Let's compare the growth of both countries from 2005 to 2100.
(a) Suppose that both Techistan and Growthistan have s=0.1, d=.05, and initial level of capital K0=2. Growthistan's level of technology is 2. Plot Y(t), ln[Y(t)] and the growth rate for both countries. What happens to the level of Y(2100), and what happens to the growth rate of the economy toward the year 2100? Compare the difference.
Techistan has just decided to start trading liberally with Growthistan. As those two countries trade over time, technology diffuses from Techistan to Growthistan. The rate of diffusion depends on the proportionate technology gap between these two countries, and is governed by this equation:
A(t+1) = A(t) + g x [A* - A(t)]
Where A(t) is Growthistan's technology level, and A* is Techistan's technology level. The starting value of Growthistan's technology, A(2005) = 2.

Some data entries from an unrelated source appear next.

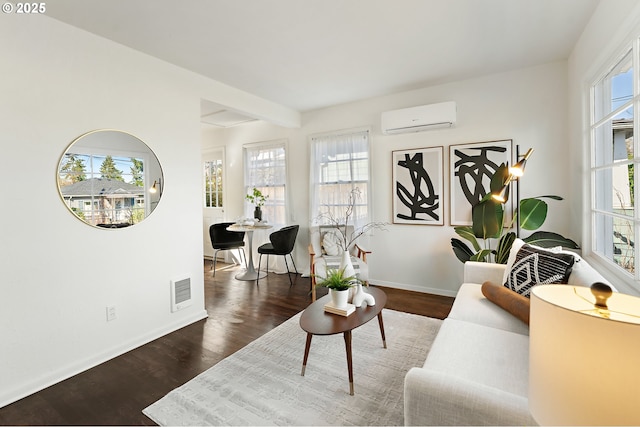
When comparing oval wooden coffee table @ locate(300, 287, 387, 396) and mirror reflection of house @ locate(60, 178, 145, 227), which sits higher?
mirror reflection of house @ locate(60, 178, 145, 227)

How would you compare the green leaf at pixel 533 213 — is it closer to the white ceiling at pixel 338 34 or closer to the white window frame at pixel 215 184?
the white ceiling at pixel 338 34

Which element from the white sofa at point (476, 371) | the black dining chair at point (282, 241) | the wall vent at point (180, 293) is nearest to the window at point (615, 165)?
the white sofa at point (476, 371)

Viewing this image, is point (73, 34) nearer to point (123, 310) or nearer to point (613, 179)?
point (123, 310)

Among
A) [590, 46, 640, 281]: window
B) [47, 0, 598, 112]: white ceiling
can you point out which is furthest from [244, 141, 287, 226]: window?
[590, 46, 640, 281]: window

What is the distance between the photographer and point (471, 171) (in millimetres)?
3498

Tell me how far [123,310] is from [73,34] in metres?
2.17

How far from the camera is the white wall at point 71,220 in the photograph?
6.41ft

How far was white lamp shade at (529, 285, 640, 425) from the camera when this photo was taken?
553 mm

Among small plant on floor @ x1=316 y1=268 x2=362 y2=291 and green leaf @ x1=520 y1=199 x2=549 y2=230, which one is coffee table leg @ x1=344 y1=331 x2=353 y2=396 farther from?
green leaf @ x1=520 y1=199 x2=549 y2=230

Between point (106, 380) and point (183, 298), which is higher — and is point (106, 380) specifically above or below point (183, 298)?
below

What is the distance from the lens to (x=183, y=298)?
2992 millimetres

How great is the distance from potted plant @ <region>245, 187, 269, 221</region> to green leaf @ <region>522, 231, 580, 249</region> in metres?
3.57

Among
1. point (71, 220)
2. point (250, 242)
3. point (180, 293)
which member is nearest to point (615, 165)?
point (180, 293)

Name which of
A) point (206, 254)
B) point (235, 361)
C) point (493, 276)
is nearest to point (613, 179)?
point (493, 276)
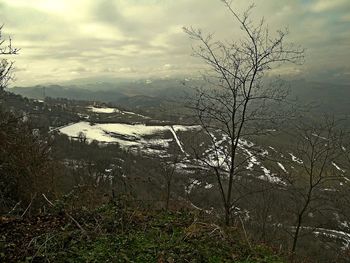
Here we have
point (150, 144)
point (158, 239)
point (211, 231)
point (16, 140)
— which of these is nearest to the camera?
point (158, 239)

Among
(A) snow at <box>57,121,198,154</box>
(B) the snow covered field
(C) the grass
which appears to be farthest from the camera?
(B) the snow covered field

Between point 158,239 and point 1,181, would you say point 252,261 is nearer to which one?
point 158,239

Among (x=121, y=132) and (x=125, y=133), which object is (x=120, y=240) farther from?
(x=125, y=133)

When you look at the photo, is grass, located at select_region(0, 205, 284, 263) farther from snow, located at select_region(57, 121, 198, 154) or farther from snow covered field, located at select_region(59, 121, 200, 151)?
snow covered field, located at select_region(59, 121, 200, 151)

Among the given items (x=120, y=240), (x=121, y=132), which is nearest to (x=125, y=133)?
(x=121, y=132)

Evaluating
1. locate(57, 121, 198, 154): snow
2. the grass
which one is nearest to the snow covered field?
locate(57, 121, 198, 154): snow

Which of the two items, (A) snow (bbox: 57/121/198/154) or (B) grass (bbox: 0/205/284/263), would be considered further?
(A) snow (bbox: 57/121/198/154)

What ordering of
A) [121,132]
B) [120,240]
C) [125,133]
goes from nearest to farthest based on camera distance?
1. [120,240]
2. [121,132]
3. [125,133]

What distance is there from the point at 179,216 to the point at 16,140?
11099mm

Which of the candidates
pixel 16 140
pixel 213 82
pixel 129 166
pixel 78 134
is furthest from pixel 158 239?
pixel 78 134

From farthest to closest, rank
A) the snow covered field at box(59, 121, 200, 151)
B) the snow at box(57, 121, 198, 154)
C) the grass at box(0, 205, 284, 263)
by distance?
the snow covered field at box(59, 121, 200, 151) < the snow at box(57, 121, 198, 154) < the grass at box(0, 205, 284, 263)

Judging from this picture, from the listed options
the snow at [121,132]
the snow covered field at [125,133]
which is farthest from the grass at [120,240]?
the snow covered field at [125,133]

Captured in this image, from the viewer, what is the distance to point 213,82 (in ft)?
29.7

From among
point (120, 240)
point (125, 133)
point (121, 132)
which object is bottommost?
point (125, 133)
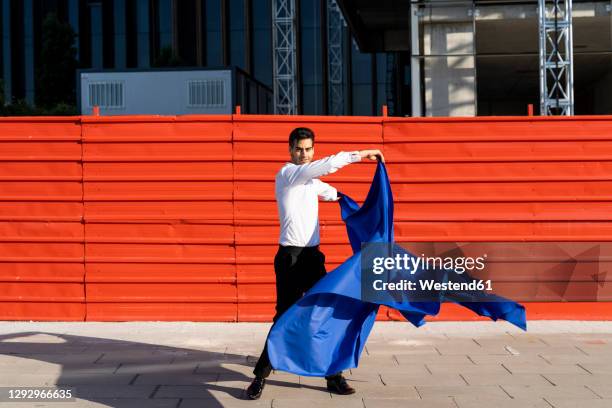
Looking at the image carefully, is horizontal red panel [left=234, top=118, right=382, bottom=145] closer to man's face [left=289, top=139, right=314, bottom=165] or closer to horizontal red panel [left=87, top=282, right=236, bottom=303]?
horizontal red panel [left=87, top=282, right=236, bottom=303]

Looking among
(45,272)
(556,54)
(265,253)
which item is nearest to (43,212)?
(45,272)

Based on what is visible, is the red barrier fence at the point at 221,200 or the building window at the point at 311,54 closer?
the red barrier fence at the point at 221,200

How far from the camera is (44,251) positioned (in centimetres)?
916

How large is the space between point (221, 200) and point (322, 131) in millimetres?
1317

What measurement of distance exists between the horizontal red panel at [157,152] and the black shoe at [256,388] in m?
3.62

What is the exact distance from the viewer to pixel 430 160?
361 inches

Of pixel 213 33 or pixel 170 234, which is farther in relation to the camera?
pixel 213 33

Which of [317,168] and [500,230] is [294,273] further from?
[500,230]

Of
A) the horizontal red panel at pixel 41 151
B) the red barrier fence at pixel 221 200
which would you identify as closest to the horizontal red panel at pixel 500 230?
the red barrier fence at pixel 221 200

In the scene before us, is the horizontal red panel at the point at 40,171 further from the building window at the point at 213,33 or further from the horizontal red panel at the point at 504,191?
the building window at the point at 213,33

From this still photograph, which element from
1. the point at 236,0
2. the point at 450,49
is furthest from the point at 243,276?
the point at 236,0

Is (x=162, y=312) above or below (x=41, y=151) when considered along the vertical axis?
below

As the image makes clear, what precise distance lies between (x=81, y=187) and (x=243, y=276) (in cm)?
201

g is a constant of technological diffusion whose value is 0.05
The production function is Y(t) = A(t) * [K(t)] 0.5
s = 0.2; d = 0.05; g = 0.05; K0 = 5
(b) Graph Growthistan's GNP for 2005 to 2100.
(c) Compare the two graphs for GNP for Techistan and Growthistan. What is the difference in the final value of GNP for each country? (1 paragraph)

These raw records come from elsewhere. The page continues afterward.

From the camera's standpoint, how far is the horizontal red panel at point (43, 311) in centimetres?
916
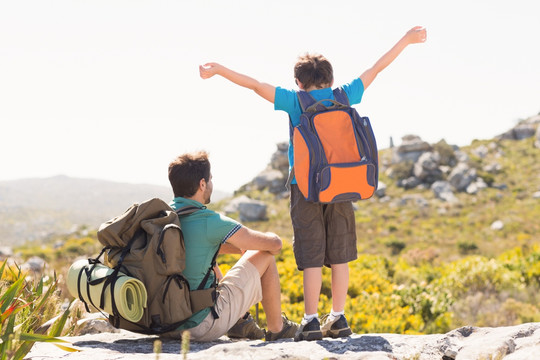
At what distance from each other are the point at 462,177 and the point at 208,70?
38196 millimetres

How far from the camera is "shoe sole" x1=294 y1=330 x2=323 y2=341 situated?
3152mm

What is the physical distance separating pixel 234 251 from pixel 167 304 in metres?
0.63

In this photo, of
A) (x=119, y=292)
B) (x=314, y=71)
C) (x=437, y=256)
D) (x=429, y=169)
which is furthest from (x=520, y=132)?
(x=119, y=292)

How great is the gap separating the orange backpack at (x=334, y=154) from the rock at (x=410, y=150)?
41.3 metres

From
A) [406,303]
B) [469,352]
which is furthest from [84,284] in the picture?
[406,303]

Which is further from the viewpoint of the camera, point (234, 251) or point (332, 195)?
point (234, 251)

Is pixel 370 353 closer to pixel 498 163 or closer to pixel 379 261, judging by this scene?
pixel 379 261

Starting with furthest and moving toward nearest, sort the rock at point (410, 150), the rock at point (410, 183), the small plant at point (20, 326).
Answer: the rock at point (410, 150), the rock at point (410, 183), the small plant at point (20, 326)

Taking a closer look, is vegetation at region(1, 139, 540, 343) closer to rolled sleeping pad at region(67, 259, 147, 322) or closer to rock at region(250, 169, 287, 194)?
rolled sleeping pad at region(67, 259, 147, 322)

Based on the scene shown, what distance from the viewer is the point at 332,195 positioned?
3.15 meters

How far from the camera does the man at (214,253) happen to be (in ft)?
9.92

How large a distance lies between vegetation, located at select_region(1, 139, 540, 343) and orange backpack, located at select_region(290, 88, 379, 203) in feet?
5.96

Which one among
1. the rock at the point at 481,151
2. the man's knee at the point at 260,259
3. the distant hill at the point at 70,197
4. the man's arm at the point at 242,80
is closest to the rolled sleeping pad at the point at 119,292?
the man's knee at the point at 260,259

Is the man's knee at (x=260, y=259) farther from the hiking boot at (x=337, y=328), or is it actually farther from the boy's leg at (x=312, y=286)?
the hiking boot at (x=337, y=328)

(d) Plot the growth rate for Techistan and Growthistan on one plot. How do these rates compare? Why? (1 paragraph)
(e) Can you think of two real-world countries whose growth paths have been similar to this? Who and why? (1 paragraph)
Question 2
Following the example in section, we will look at an intertemporal problem of nonrenewable resource depletion.
Assume that the remaining oil supply in the world is
S = 6,000 units
The energy demand during each period is
D = 100,000 / P
And the annual interest rate is 3.5% so that R = 1 over 20 years (like in the lecture slides).
a) We are now interested in three periods: today (period 1), 20 years from now (period 2), and 40 years from now (period 3). Assume that there is a backstop technology currently available, and its price is $100. Solve for the price of energy and the consumption of energy in the three periods, as well as how much of it in every period comes from oil versus the backstop technology.
b) We will now compare scenario (a) with one where today's society can forego some consumption in the present to develop alternative technologies for the future. Assume that solar power can be made available for period 2 at a price of $50 only if we choose today to pay the equivalent of 1000 energy units into R&D (assume that consumption is equal to the amount of energy consumed minus the amount put into R&D). Under this scenario, when will we begin to use solar power? Is any time period better off (in terms of consumption) compared to time period (a)? Will the present generation choose to invest in the R&D, assuming it cares about its own well-being much more than about the future?
c) Now assume that the price of solar technology made available by R&D for period 2 is $35. What is the new energy use for the three periods? Will today's generation invest in the R&D, assuming it cares about its own well-being much more than about the future?